Saturday, July 30, 2016

Women, A History: Lydia Litvyak - Hero of The Soviet Union


Lydia Litvyak 
 Hero of The Soviet Union 
(August 18, 1921 - August 1, 1943)

     There is no denial that women definitely played their part in WWII. Working in factories, signing up as nurses, and of course the WACs (Women's Air Corps) and the WAVEs (Women Accepted for Volunteer Emergency Service - a Women's Navel Reserve). In England they had their own branching for Women's Service to the country that was cleverly designed to look like real army work, however, women in the U.S. and Great Britain never actually saw combat. It was a very different story in Russia, though.

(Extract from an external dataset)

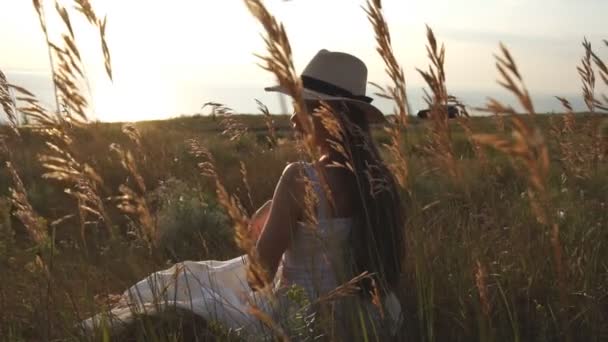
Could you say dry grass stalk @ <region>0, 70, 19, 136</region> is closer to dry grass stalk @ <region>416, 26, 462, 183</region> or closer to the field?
the field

      Due to Communist thought, men and women were considered on equal levels with each other in many areas, especially when it came to service to one's country. No one defined service better than fighter ace, Lydia Vladimirovna Litvyak or Lilya Litviak. During her time in the war, she flew 66 combat missions, had twelve solo victories and four shared wins. Lydia was quick and precise with her flying and showed talent at a young age when she joined a flying club at fourteen. She then joined the Kherson military school and after graduation, she became on instructor at the Kalinin Air Club and instructed forty-five pilots.

      When the war broke out in 1939, Lydia (who was 18) was turned down from the Air Force due to her lack of experience, but she soon accepted by the all-female 586th Fighter Regiment of Air Defense Force and was trained in the Yakolev Yak-1 aircraft. Afterwards Lydia and several other female pilots were moved to a men's regiment where all the women, but Lydia especially, earned the respect of their male counterparts with their intense and aggressive fighting. Eventually Lydia and her friends were moved to the 9th Guards Fighter Regiment are were under the commandment of Lev Shestakov, Hero of the Soviet Union (that's our equivalent of the Medal of Honor).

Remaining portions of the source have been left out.